Esther Leonora Clench, violinist (born 6 May 1867 in St. Marys, ON; died 17 May 1938 in Toorak, Australia).
Esther Leonora Clench, violinist (born 6 May 1867 in St. Marys, ON; died 17 May 1938 in Toorak, Australia). Nora Clench was an internationally renowned violinist. After studying at the Leipzig Conservatory with Adolf Brodsky, she undertook a career as a concert violinist and eventually established her own string quartet. She retired in 1908 after marrying Australian painter Sir Arthur Streeton.

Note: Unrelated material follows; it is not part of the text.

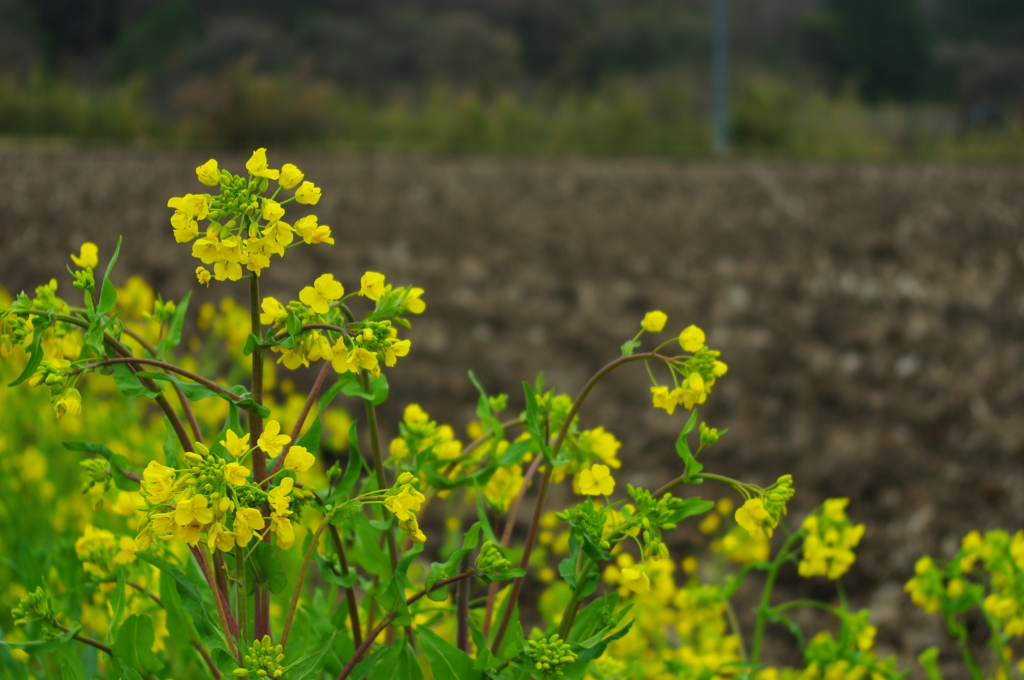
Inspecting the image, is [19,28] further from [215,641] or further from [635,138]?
[215,641]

Clench began violin lessons with her father, a lawyer and amateur violinist, and as a child and teenager performed throughout Southern Ontario. She also studied with J.W. Baumann, at first intermittently and then regularly for two years when she boarded at Loretto Academy in Hamilton. She was a pupil 1884–89 of Adolf Brodsky at the Leipzig Conservatory and graduated with a diploma and a prize for excellence. From 1889 to 1891 she performed in Canada and the United States, and was first violin of an orchestra in Buffalo, New York.

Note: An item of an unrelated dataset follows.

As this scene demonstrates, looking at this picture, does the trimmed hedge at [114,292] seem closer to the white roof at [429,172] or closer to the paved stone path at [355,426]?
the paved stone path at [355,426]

In 1891, she studied with Belgian violinist Eugène Ysaÿe and appeared in several concerts in Europe. In 1892 she moved to London, England, where she gave many successful recitals and a command performance before Queen Victoria, who presented her with “a handsome diamond and ruby brooch” (London Times, 10 February 1893). She toured briefly in Canada in the fall of 1893, and accompanied Dame Emma Albani on tours of Australia and South Africa in 1898. Henry James Morgan's Canadian Men and Women of the Time (1898) described Clench's playing thus: “tone broad, pure, resonant; style severely classical and correct.” In 1904, she organized the Nora Clench Quartet, a female string quartet which performed new works as well as standard repertoire, and in 1907 premiered Max Reger's Quartet in D Minor in England.
Clench retired in 1908 when she married the acclaimed Australian landscape painter Sir Arthur Streeton. She returned with him to Australia in 1924 and took the title Lady Streeton when he was knighted in 1937.